McNair, 62, founded Cogen Technologies in 1984, and as CEO led it to become one of the world's largest cogeneration companies. Its natural-gas-fired plants--such as those in New Jersey that supply about 13 per cent of New York City's electricity--set a standard for the East Coast in high efficiency and environmental cleanliness. In 1999, Enron Corp., one of the world's leading electricity, natural gas and communications companies, purchased a majority of Cogen's assets.

A wide-ranging civic leader, McNair is senior chairman of the Board of Trustees of the Houston Grand Opera Association, and a member of the boards of Rice University, Baylor College of Medicine, the Houston Museum of Fine Arts and the Greater Houston Partnership. He was elected to the Texas Business Hall of Fame in 1997. McNair also is prominent in sporting circles, leading a group seeking to bring a National Football League franchise to Houston.

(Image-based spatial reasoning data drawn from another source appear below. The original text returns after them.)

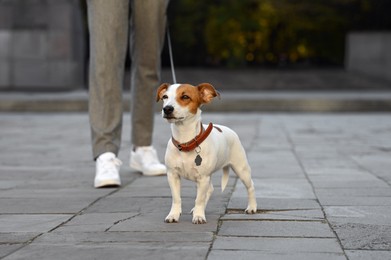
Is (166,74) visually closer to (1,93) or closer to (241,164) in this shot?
(1,93)

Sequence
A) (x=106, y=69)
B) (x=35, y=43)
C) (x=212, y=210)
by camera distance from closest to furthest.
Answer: (x=212, y=210), (x=106, y=69), (x=35, y=43)

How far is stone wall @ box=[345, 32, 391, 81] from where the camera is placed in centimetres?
2523

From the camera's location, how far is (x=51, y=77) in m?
21.6

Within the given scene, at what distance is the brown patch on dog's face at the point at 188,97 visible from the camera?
4273 mm

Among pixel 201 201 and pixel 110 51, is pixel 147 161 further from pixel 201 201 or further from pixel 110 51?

Under the colors of Stonerside Stable, McNair and his wife breed and race thoroughbred horses, including Touch Gold, winner of the 1997 Belmont Stakes; Coronado's Quest, one of 1998's top three-year-olds; and Chilukki, this year's leading two-year-old filly.

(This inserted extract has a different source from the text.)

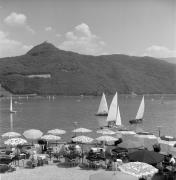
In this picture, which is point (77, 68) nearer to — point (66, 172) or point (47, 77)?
point (47, 77)

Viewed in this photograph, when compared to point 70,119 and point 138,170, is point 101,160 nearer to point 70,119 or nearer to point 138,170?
point 138,170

In 1988, the McNairs established the Janice and Robert McNair Foundation which has focused on education. The McNairs' past gifts for education include funding to endow the chair of the director of the James A. Baker III Institute for Public Policy at Rice University. Other significant gifts were made to Baylor College of Medicine to endow the McNair Scholars M.D./Ph.D. program; endowing the McNairs Scholars program at the University of South Carolina, where Bob McNair earned his bachelor's degree in 1958 and received an honorary doctor of humane letters degree in 1999; to Columbia College, Janice McNair's alma mater, to fund construction of the Barbara Bush Center for Science and Technology; to fund numerous education initiatives for inner city youth in Houston; and for a scholarship program in Forest City, N.C., where Bob McNair attended high school.

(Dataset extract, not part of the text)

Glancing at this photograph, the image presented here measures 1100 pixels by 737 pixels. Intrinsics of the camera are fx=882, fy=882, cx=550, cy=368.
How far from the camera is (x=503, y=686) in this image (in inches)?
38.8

Their latest gift to Rice is a major boost to the university's comprehensive reshaping of the Jones School of Management. Since coming to Rice two years ago from the University of Michigan, Whitaker has launched an executive MBA program, increased faculty size and depth in critical and emerging disciplines, led a revamping of the curriculum, and initiated forward-looking management education programs.

Rice University, on the nation's third coast and in its fourth-largest city, in early August was named by Kiplinger's Personal Finance Magazine as the best value in the nation among private universities. Rice is a leading research university distinguished by its selectivity, superior teaching, small size, individual attention, and collaborative and interdisciplinary culture.